Ce qui reste constant, c’est la déclaration du « Reste à faire » (RàF) sur vos tâches : avec les méthodes Agile, c’est toujours le cas par rapport aux décennies précédentes. Le RàF auto-estimé reste une estimation, pas un engagement. Il n’y a pas lieu de se torturer l’esprit quand on prend un peu de retard.

S’il est naturel de vouloir faire ses preuves en s’adaptant aux situations, il convient de ne pas se laisser impressionner. Il faut en premier lieu comprendre ce que l’on attend de vous. C’est apparemment simple : mais rappelons-nous que nous avons une double hiérarchie, celle du projet (le client) et celle de l’entreprise (ATOS/EVIDEN) avec une même logique de rentabilité et des relations politico-commerciales où votre prestation est la marchandise… Votre prestation, pas vous : le management (forcément rusé) sait faire vibrer les cordes qui vous font vous impliquer et donner davantage de votre personne, cordes telles que l’abus de responsabilisation, le narcissisme, l’esprit de corps et autres attrape-nigauds.

Votre prestation consiste à la fois à mettre en œuvre un savoir-faire technique et à tisser des relations : le relationnel est aussi important que les savoirs technologiques. Il n’y a rien de plus désagréable que des relations non marquées par la confiance. Il n’est pas rare de voir des gens terrorisés par le fait de ne pas “ tenir leur rang ”, tellement elles ont intériorisé les contraintes : si ces personnes sont en situation de commandement, elles arrivent, parfois malgré elles, à vous transmettre leurs angoisses. C’est ainsi que marche l’économie : en maintenant la peur de haut en bas de l’échelle, par la terreur physique dans certains pays (y compris le nôtre), par le harcèlement ou les pressions morales souvent, conscients ou pas.

Or, le système scolaire, s’il sait faire de nous d’excellents techniciens et ingénieurs, ne nous arme pas (ou si mal) à être à l’aise relationnellement parlant et à être maîtres/maîtresses de nos émotions. Ce travail reste à faire et à refaire, y compris et peut-être surtout en milieu professionnel.
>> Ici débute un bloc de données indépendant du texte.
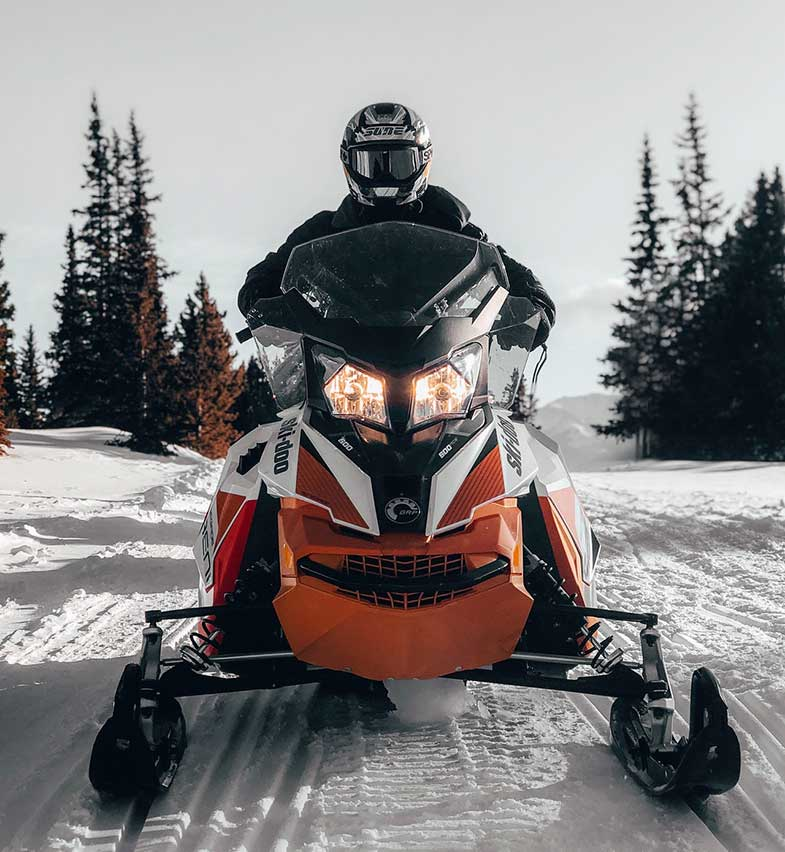 Person Riding Orange and White Snowmobile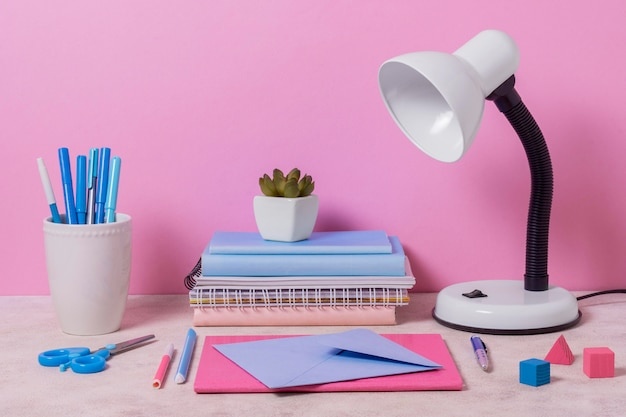 Desk arrangement with pink and blue items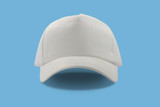 Closeup of the fashion white cap isolated on blue background.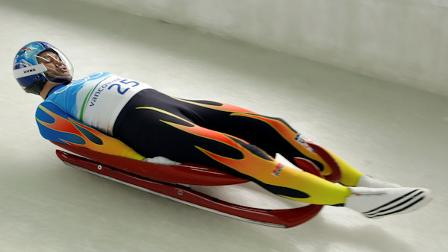 Tony Benshoof of the United States speeds down the course during a mens singles luge training run at the Vancouver 2010 Olympics in Whistler, British Columbia, Saturday, Feb. 13, 2010. (AP Photo/Charlie Krupa)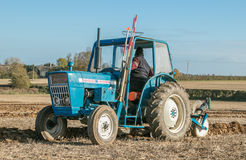 Old ford 3000 tractor ploughing. Old vintage blue ford 3000 tractor ploughing in english ploughing match Stock Photos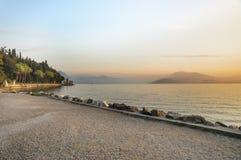 italy Solnedgång på sjön Garda med sikter av fjällängarna Arkivbilder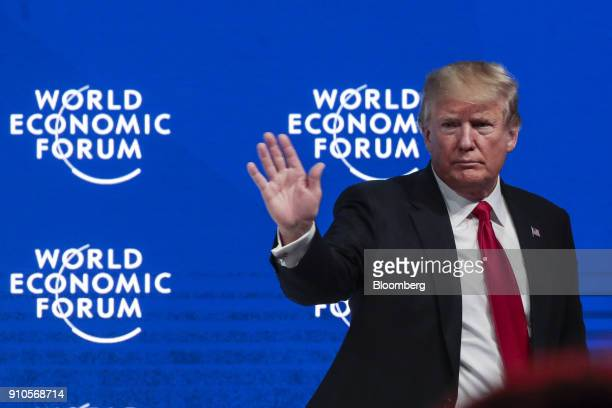 US President Donald Trump waves to the audience following a special address on the closing day of the World Economic Forum in Davos Switzerland on...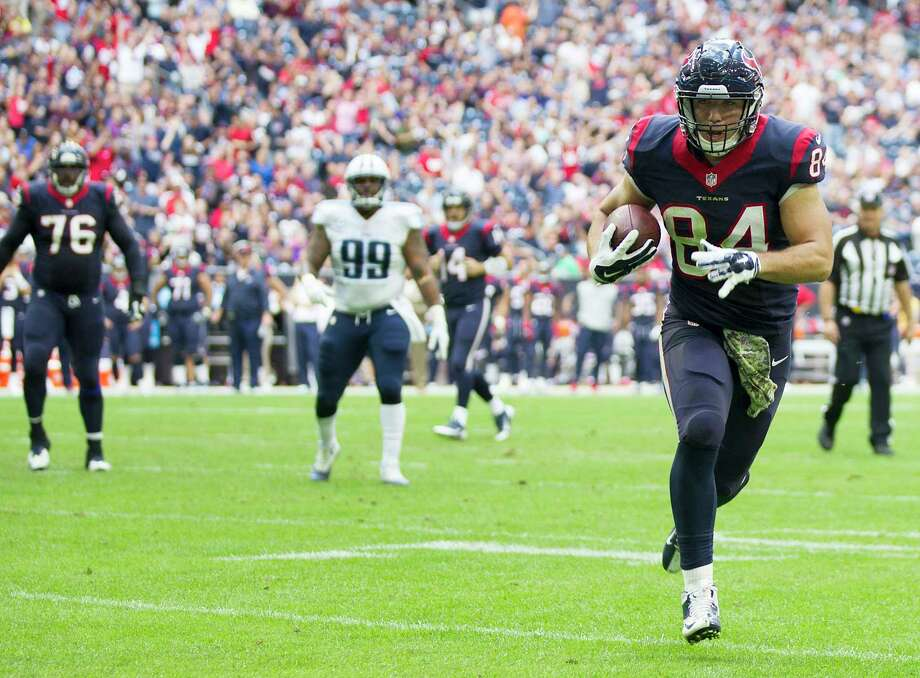 Houston Texans tight end Ryan Griffin (84) heads for the end zone on a touchdown reception during the first quarter of an NFL football game Tennessee Titans at NRG Stadium on Sunday, Nov. 30, 2014, in Houston. ( Brett Coomer / Houston Chronicle ) Photo: Brett Coomer, Staff / © 2014  Houston Chronicle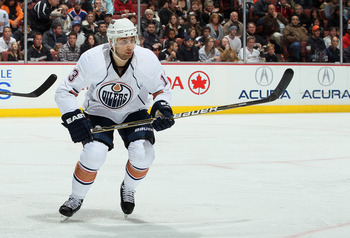 ANAHEIM, CA - NOVEMBER 21:  Andrew Cogliano #13 of the Edmonton Oilers skates against the Anaheim Ducks at the Honda Center on November 21, 2010 in Anaheim, California.  (Photo by Jeff Gross/Getty Images)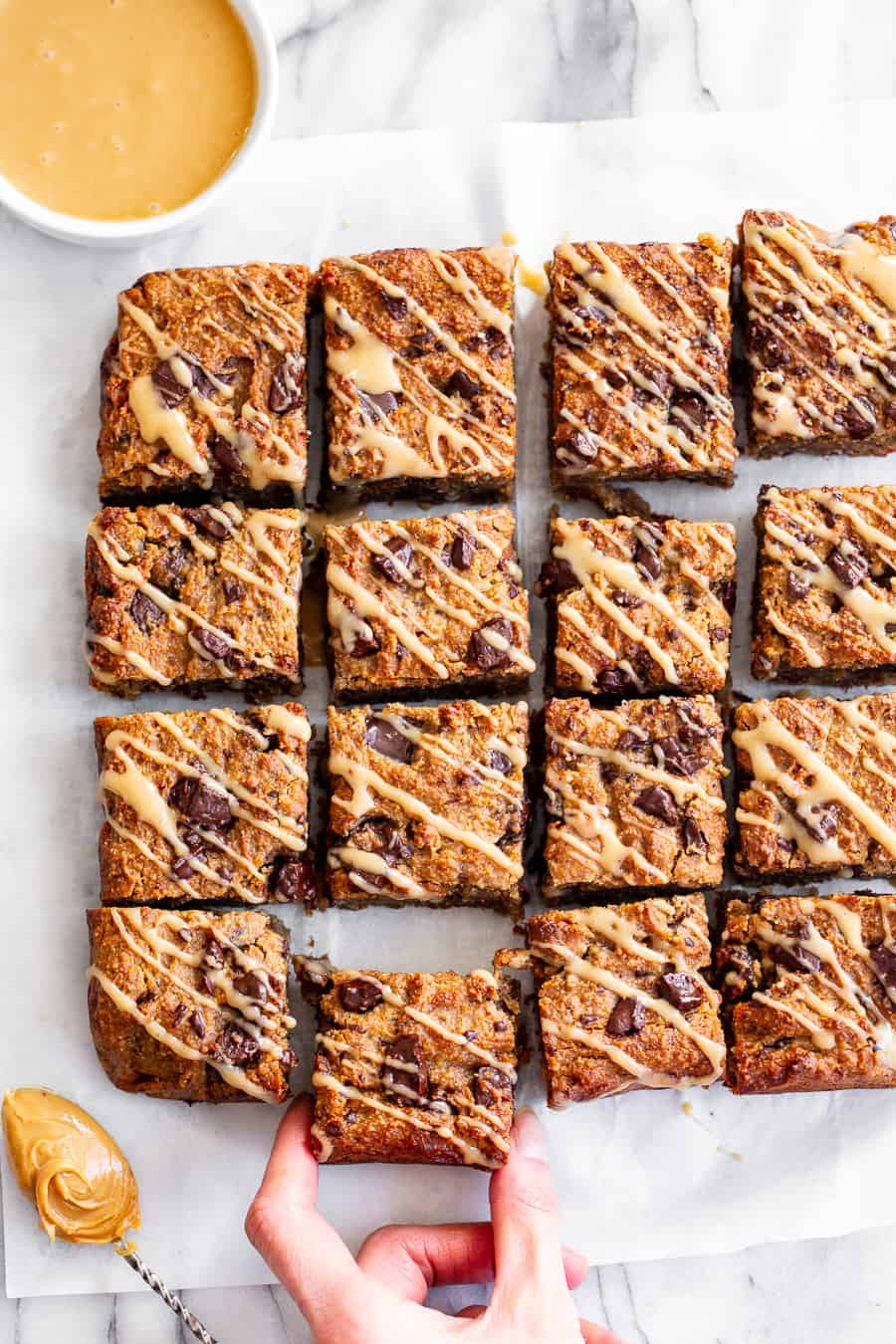 These one-bowl almond butter banana bread bars are a simple and totally delicious treat to make any time! Great for snacks and dessert, they're packed with good fats, banana flavor and dark chocolate. Top them with an almond butter icing to take them to the next level! Vegan, paleo, refined sugar free, egg free. #vegan #paleo #glutenfree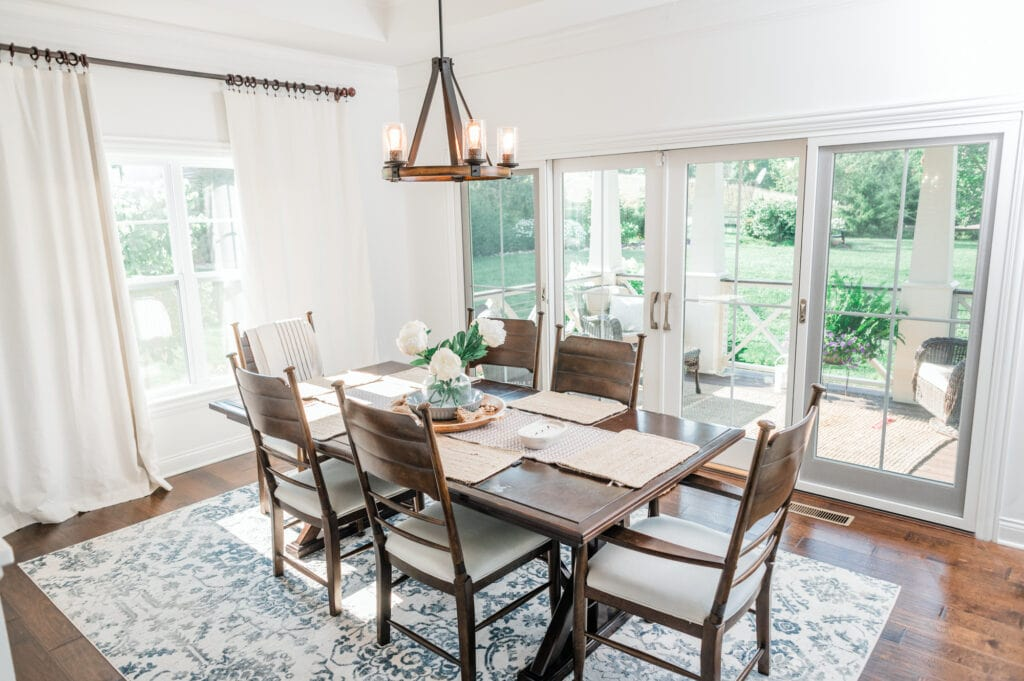Breakfast room with dark table and chairs and light curtains and walls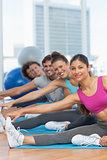 Sporty people stretching hands to legs in fitness studio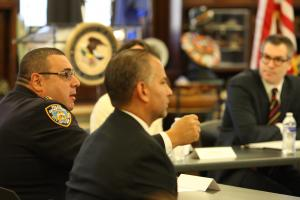 Captain Joseph M. Gulotta of the 73rd Precinct speaks at the roundtable. In foreground is James Brodick, director of the Brownsville Community Justice Center. In background is Thomas Abt, the chief of staff of the Department of Justice's Office of Justice Programs.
Il consiste à faire preuve de solidarité et d’empathie, à porter intérêt à autrui, à résister ensemble aussi, car (ne l’oublions pas) tout solidaire et sympathique qu’on soit, on reste face à un système productif dont la finalité reste de réaliser des profits et donc où les conflits d’intérêts demeurent…

Alors peut-être qu’alors seulement, on pourra commencer d’envisager de … de parler de plaisir au travail, un plaisir que nous ressentons parfois, mais qu’il est difficile de maintenir tout au long d’un parcours professionnel qu’on nous prédit aujourd’hui d’une durée de 43 années : 43 des plus belles années de notre vie consacrées au travail, c’est à se taper la tête contre les murs et on voit bien que l’enjeu d’un minimum de bien-être, de santé et de plaisir au travail est primordial. Car quels que soient les efforts de chacune et chacun pour essayer d’approcher cet objectif (ou s’en éloigner le moins possible), ces efforts rentrent en contradiction ou en conflit avec la logique économique des entreprises qui est de dégager des profits, le plus souvent à court terme, en comprimant les “ charges ” (nos salaires, nos retraites futures, nos prestations sociales), en réduisant régulièrement le personnel et en augmentant la productivité du travail de celles et ceux qui restent.

D’où nécessité d’un syndicalisme fort, c’est-à-dire porteur de réflexions et d’actions collectives en vue de défendre nos intérêts communs face à la machine économique, mais aussi envisager les formes futures d’organisations économiques et sociales débarrassées de la misère et de l’exploitation et capable de tenir compte des errements du passé pour ne pas les reproduire. Ce projet s’inscrit à la fois dans le quotidien et le plus long terme (et n’est sûrement ni triste, ni austère). En outre, il n’est pas définitivement balisé et ficelé (de sorte que nous n’aurions plus qu’à suivre des avant-gardes éclairées et auto-proclamées), mais attend beaucoup de vos réflexions.